On accuse parfois les Juifs, ou certaines organisations juives, de faire entendre des «points de vue juifs» dans des domaines où leur expression serait superflue voire incongrue. Mais il me semble qu’en réalité c’est souvent le contraire qui se produit: on impose aux Juifs de se prononcer publiquement en des circonstances où ils préféreraient rester silencieux, ou du moins ne s’exprimer qu’en tant que simples citoyens et non en tant que Juifs. Le débat sur la légitimité d’un «point de vue juif» est alors une mauvaise querelle, qui nous en apprend moins sur les Juifs eux-mêmes que sur l’environnement dans lequel ils vivent.

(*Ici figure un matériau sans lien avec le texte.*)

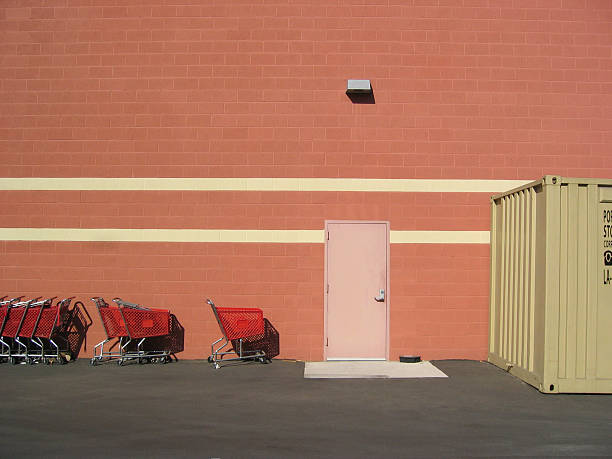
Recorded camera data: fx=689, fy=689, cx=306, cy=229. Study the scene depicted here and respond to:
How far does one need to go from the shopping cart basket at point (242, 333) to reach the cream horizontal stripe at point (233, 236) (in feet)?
4.10

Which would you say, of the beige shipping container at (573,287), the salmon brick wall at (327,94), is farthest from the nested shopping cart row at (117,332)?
the beige shipping container at (573,287)

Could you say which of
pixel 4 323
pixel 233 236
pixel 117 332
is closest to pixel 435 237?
pixel 233 236

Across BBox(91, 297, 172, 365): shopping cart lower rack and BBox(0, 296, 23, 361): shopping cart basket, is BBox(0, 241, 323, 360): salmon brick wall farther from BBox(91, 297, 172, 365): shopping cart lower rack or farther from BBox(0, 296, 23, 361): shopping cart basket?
BBox(91, 297, 172, 365): shopping cart lower rack

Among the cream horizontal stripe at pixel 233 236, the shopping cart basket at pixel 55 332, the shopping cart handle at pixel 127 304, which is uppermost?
the cream horizontal stripe at pixel 233 236

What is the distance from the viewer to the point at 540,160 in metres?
12.6

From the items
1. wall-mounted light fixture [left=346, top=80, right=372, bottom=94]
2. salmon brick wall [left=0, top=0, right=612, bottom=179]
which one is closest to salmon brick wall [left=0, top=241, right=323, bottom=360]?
salmon brick wall [left=0, top=0, right=612, bottom=179]

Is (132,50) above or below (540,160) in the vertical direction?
above

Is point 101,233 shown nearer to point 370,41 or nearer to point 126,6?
point 126,6

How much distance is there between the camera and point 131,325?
11750 millimetres

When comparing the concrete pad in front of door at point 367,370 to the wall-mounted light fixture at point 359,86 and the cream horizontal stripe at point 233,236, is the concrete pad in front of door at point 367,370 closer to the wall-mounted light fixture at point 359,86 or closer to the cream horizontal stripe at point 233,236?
the cream horizontal stripe at point 233,236

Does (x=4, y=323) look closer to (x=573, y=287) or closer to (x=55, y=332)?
(x=55, y=332)

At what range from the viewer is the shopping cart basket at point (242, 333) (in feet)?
38.4

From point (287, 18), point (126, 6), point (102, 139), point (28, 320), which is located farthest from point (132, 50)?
point (28, 320)

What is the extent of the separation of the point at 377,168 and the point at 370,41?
2361mm
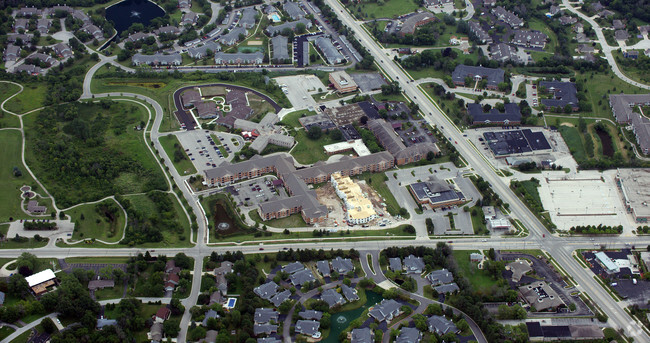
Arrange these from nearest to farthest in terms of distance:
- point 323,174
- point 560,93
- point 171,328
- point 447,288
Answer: point 171,328
point 447,288
point 323,174
point 560,93

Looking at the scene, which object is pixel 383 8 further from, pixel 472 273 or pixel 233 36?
pixel 472 273

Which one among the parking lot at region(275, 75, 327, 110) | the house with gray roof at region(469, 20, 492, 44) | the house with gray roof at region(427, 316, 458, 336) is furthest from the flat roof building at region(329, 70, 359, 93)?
the house with gray roof at region(427, 316, 458, 336)

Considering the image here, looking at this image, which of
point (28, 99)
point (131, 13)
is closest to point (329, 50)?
point (131, 13)

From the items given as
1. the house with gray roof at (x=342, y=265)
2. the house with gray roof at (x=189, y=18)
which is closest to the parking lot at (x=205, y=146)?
the house with gray roof at (x=342, y=265)

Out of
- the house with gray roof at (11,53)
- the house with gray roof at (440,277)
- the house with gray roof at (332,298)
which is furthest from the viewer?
the house with gray roof at (11,53)

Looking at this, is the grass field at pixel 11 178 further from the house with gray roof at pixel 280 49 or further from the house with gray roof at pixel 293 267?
the house with gray roof at pixel 280 49
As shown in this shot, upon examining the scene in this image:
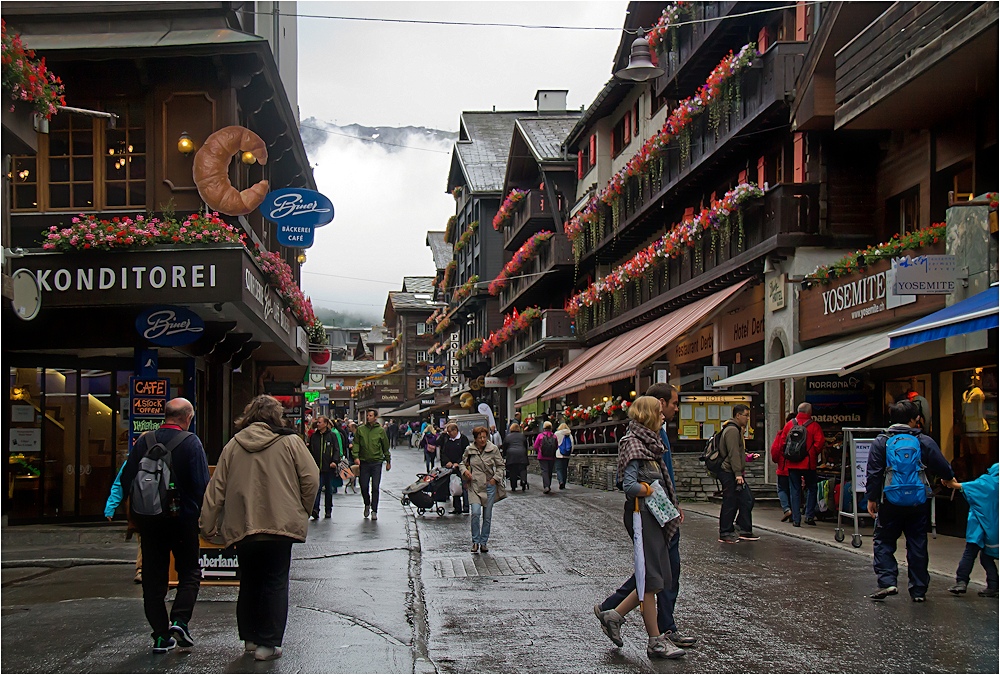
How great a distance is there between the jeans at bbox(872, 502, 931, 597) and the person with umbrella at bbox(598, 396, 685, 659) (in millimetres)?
2828

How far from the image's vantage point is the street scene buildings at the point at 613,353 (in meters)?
8.44

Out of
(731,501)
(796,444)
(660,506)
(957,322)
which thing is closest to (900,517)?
A: (957,322)

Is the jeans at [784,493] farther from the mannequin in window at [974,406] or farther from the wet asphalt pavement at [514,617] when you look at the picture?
the mannequin in window at [974,406]

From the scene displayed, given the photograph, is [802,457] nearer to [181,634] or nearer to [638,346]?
[181,634]

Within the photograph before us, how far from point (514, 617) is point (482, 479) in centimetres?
535


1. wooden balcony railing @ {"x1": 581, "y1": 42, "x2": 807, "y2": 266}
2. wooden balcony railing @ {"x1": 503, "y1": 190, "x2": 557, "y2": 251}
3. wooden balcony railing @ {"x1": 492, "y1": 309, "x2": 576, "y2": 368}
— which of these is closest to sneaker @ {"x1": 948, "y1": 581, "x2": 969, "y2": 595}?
wooden balcony railing @ {"x1": 581, "y1": 42, "x2": 807, "y2": 266}

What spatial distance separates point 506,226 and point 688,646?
155 feet

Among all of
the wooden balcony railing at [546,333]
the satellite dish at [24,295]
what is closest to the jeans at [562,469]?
the wooden balcony railing at [546,333]

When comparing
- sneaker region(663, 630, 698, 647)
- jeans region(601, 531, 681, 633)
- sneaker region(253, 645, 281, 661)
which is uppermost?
jeans region(601, 531, 681, 633)

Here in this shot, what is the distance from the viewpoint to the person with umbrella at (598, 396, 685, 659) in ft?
24.1

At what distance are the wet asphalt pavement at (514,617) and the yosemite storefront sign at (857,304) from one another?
3936 mm

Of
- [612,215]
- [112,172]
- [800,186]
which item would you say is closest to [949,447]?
[800,186]

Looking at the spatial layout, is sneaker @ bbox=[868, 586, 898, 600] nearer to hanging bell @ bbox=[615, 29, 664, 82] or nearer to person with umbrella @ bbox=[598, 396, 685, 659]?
person with umbrella @ bbox=[598, 396, 685, 659]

Un exemple. C’était il y a quelques années, à une époque où un comique nommé Dieudonné entamait un parcours qui devait le conduire sur les positions antisémites et négationnistes qui sont l’apanage de la droite la plus extrême. Un commentateur expliqua alors à la télévision que les propos de Dieudonné visant les Juifs étaient regrettables, car ils risquaient de provoquer une grande émotion «au sein de la communauté juive».
Le commentaire était plutôt bien intentionné, mais j’ai failli en tomber de ma chaise.

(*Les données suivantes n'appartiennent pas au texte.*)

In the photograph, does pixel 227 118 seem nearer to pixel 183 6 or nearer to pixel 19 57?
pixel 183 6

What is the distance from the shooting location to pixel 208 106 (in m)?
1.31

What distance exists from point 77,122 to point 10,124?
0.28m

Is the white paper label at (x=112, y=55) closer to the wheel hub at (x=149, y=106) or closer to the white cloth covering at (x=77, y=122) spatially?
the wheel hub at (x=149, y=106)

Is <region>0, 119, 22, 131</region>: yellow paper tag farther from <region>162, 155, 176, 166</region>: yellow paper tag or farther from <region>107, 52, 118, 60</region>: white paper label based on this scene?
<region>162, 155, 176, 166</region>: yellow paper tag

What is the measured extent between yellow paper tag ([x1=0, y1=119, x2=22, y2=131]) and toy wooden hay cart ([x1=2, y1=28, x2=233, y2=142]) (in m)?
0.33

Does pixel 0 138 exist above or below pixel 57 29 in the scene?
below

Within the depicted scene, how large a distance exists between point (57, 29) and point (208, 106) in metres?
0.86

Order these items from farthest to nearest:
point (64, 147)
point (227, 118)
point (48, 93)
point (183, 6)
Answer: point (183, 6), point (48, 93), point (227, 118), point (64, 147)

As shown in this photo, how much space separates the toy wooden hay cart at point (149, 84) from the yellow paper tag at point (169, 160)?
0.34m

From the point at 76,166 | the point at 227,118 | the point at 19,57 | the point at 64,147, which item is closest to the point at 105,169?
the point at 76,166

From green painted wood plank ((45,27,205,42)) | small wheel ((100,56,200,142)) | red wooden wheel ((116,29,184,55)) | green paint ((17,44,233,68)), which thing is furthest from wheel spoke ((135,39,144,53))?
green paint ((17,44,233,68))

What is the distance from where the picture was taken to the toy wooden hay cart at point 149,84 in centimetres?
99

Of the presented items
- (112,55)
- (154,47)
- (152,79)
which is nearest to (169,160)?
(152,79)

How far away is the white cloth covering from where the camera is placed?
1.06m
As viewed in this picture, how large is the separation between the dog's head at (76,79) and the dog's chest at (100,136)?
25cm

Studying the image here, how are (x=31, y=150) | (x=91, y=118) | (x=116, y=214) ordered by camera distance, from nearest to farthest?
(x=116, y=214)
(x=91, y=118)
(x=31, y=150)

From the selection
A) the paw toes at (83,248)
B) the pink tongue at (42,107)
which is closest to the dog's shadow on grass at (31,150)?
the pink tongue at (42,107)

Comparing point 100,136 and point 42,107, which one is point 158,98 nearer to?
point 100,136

Pourquoi, en effet, invoquer à ce propos «la communauté juive»? L’émotion, face à des propos antisémites, ne devait-elle pas être le fait de tout un chacun? Si un individu avait proféré des insultes contre les Noirs ou contre les Arabes, je n’aurais pas hésité un instant à condamner ces propos, bien que n’étant ni noir ni arabe, et je n’aurais pas justifié mon indignation par le fait que de tels propos offenseraient les Noirs ou les Arabes mais par des arguments citoyens ou tout simplement humains. Les propos antijuifs de Dieudonné peuvent concerner un point de vue antiraciste, un point de vue citoyen, mais pourquoi un point de vue juif?

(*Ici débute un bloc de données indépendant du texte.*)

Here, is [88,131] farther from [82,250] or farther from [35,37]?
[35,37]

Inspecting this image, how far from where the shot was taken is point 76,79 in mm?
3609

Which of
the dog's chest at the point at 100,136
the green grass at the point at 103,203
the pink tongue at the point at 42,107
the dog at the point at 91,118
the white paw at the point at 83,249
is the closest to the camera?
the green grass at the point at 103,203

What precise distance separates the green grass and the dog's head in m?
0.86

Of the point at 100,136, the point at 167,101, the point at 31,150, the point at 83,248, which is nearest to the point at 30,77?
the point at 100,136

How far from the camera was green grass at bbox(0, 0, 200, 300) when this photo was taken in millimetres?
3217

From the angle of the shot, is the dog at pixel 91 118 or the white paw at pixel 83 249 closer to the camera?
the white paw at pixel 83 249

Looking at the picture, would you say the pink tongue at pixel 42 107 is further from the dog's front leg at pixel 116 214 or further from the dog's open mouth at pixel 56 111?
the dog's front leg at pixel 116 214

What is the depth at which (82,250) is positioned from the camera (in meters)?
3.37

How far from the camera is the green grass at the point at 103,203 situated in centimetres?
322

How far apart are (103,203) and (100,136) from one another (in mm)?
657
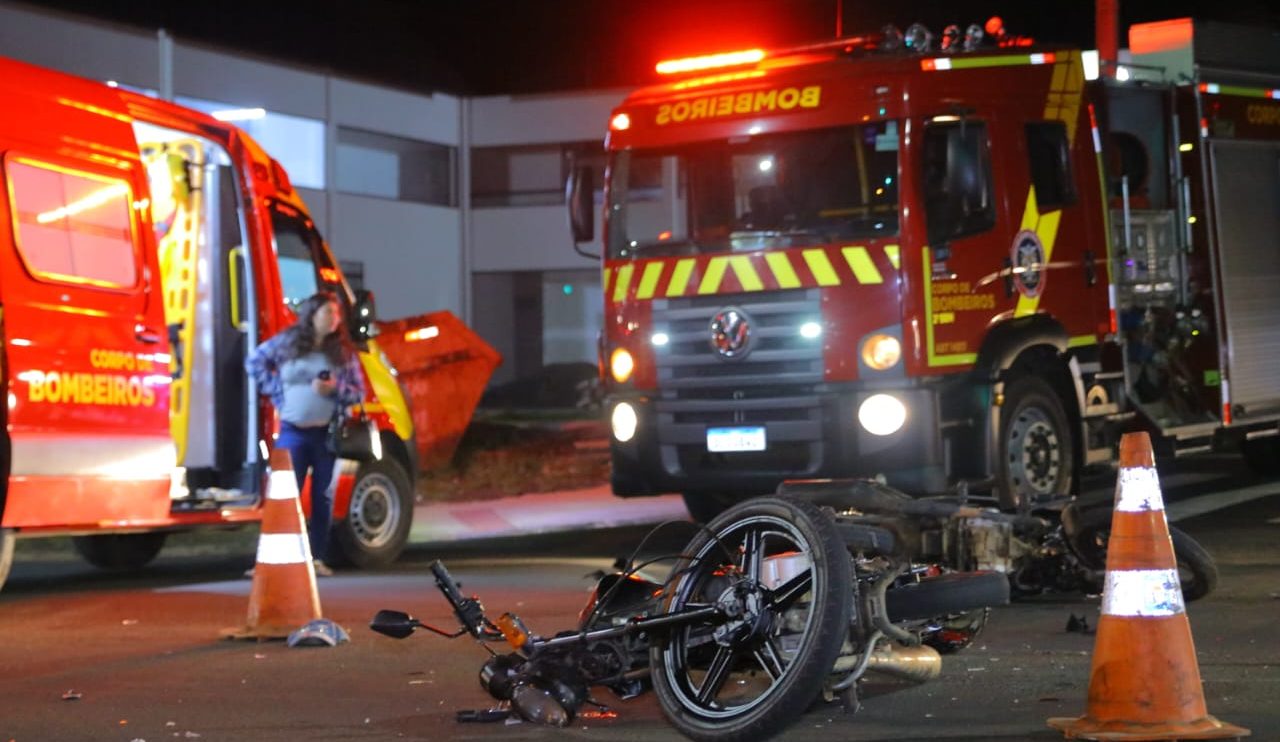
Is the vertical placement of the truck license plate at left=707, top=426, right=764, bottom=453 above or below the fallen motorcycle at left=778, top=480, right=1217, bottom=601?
above

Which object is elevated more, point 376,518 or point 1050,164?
point 1050,164

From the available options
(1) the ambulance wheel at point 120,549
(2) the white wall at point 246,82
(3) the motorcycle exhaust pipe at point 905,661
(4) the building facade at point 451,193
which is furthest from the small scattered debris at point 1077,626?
(4) the building facade at point 451,193

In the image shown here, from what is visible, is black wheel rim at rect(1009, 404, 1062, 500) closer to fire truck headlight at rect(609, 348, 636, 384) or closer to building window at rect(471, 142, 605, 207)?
fire truck headlight at rect(609, 348, 636, 384)

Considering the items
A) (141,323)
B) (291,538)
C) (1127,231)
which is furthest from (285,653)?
(1127,231)

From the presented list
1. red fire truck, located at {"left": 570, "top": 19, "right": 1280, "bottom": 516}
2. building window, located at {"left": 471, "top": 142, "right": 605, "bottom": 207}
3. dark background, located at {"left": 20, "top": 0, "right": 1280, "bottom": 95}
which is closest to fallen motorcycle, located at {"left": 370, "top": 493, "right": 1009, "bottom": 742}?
red fire truck, located at {"left": 570, "top": 19, "right": 1280, "bottom": 516}

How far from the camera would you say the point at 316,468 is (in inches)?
452

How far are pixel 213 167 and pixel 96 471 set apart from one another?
263cm

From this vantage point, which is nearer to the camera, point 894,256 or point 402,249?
point 894,256

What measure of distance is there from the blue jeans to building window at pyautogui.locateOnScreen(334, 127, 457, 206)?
28.2 metres

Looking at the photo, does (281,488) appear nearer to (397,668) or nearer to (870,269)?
(397,668)

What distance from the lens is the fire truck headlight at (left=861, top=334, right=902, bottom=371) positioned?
1152cm

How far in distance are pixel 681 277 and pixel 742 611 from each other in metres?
6.19

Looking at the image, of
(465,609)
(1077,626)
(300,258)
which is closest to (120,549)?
(300,258)

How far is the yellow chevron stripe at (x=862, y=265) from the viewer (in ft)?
37.8
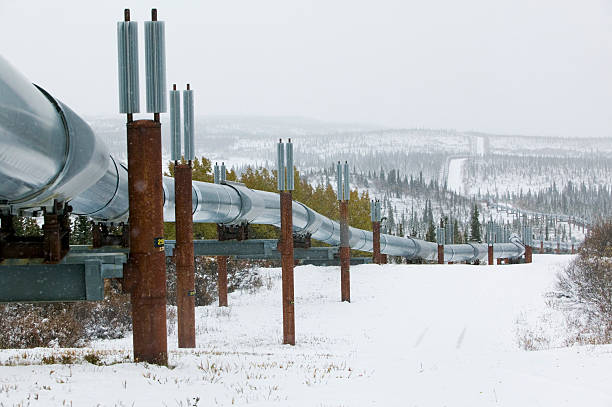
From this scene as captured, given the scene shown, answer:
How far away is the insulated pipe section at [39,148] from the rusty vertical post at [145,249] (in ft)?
2.41

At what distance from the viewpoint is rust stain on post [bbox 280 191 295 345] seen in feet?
58.4

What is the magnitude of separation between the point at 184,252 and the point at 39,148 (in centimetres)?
848

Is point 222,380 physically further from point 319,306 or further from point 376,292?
point 376,292

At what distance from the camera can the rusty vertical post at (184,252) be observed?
13.9 m

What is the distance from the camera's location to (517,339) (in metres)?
18.4

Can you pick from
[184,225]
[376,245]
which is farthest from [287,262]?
[376,245]

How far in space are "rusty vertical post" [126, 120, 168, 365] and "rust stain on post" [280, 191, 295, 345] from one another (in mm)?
8901

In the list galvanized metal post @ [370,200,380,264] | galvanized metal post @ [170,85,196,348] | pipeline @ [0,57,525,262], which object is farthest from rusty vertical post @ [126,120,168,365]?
galvanized metal post @ [370,200,380,264]

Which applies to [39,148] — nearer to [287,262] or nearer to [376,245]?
[287,262]

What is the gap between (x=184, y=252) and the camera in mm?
14688

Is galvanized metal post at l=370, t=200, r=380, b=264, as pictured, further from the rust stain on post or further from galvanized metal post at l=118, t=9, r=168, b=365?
galvanized metal post at l=118, t=9, r=168, b=365

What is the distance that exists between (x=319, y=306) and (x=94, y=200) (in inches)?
680

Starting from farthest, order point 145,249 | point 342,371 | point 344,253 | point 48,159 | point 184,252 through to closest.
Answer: point 344,253
point 184,252
point 342,371
point 145,249
point 48,159

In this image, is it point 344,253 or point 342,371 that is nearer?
point 342,371
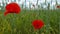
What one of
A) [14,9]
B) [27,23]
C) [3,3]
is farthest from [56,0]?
[14,9]

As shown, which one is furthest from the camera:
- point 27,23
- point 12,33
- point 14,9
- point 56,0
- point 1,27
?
point 56,0

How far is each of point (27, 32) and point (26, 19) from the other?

Nous voyons bien, dans cet exemple, le mécanisme pervers par lequel les Juifs sont poussés en avant, incités à répondre aux attaques les visant. Quitte à ce qu’on les accuse, l’instant d’après, de monopoliser la parole publique par leurs plaintes contre les antisémites.
Ce que je viens de dire sur la lutte contre l’antisémitisme peut s’appliquer, mutatis mutandis, à la défense des intérêts essentiels de l’État d’Israël. Naguère, dans un article qui fit scandale, Tariq Ramadan avait taxé de communautarisme juif des gens qui ne sont nullement juifs mais qui ont le tort, à ses yeux, d’avoir sur le conflit israélo-arabe des vues différentes des siennes. L’article de Tariq Ramadan fit scandale, bien au-delà de la communauté juive. Mais les gens ne sont pas toujours aussi vigilants, et parfois les Juifs se sentent seuls.
Face à des rhétoriques anti-israéliennes qui font l’effet d’un rouleau compresseur, il arrive que des Juifs se laissent convaincre que la raison n’a plus sa place dans le débat, que tout se joue entre d’une part les Juifs et les amis des Juifs, et d’autre part le reste du monde. Je ne veux pas jeter la pierre à ces Juifs-là car, s’agissant de la défense d’Israël comme de la lutte contre l’antisémitisme, c’est la perception d’une carence au plan social qui les a poussés à se porter ainsi sur le devant de la scène. Je n’ignore pas non plus la perversion qui consiste à leur reprocher une dérive communautariste, après qu’on les a contraints à choisir une telle posture. Il n’empêche: nous devrions être les premiers à dire haut et fort qu’un point de vue qui défend les Juifs n’est pas nécessairement un point de vue juif, et qu’il y a des critères de vérité et de justice qui transcendent toutes les appartenances.
La polarisation des Juifs sur les causes juives a un autre effet pernicieux: elle masque à terme l’implication des Juifs dans des causes universelles, des questions de civilisation qui nous concernent tous et sur lesquelles le concept de «point de vue juif» peut être pertinent. Et si j’en veux aux polémistes antisionistes contre lesquels j’ai dû ferrailler au cours des années 2000, ce n’est pas seulement parce qu’ils propageaient le mensonge et attisaient les haines ici en France, ce n’est pas seulement parce qu’ils portaient atteinte à la cause de la paix israélo-arabe à laquelle je suis attaché de très longue date, c’est aussi et peut-être surtout parce qu’ils détournaient nos forces des combats auxquels en tant que Juifs nous aurions dû nous consacrer davantage. A cet égard, la parole juive porteuse des exigences d’égalité et de justice n’a pas été suffisamment entendue. Mais il n’est jamais trop tard pour réparer.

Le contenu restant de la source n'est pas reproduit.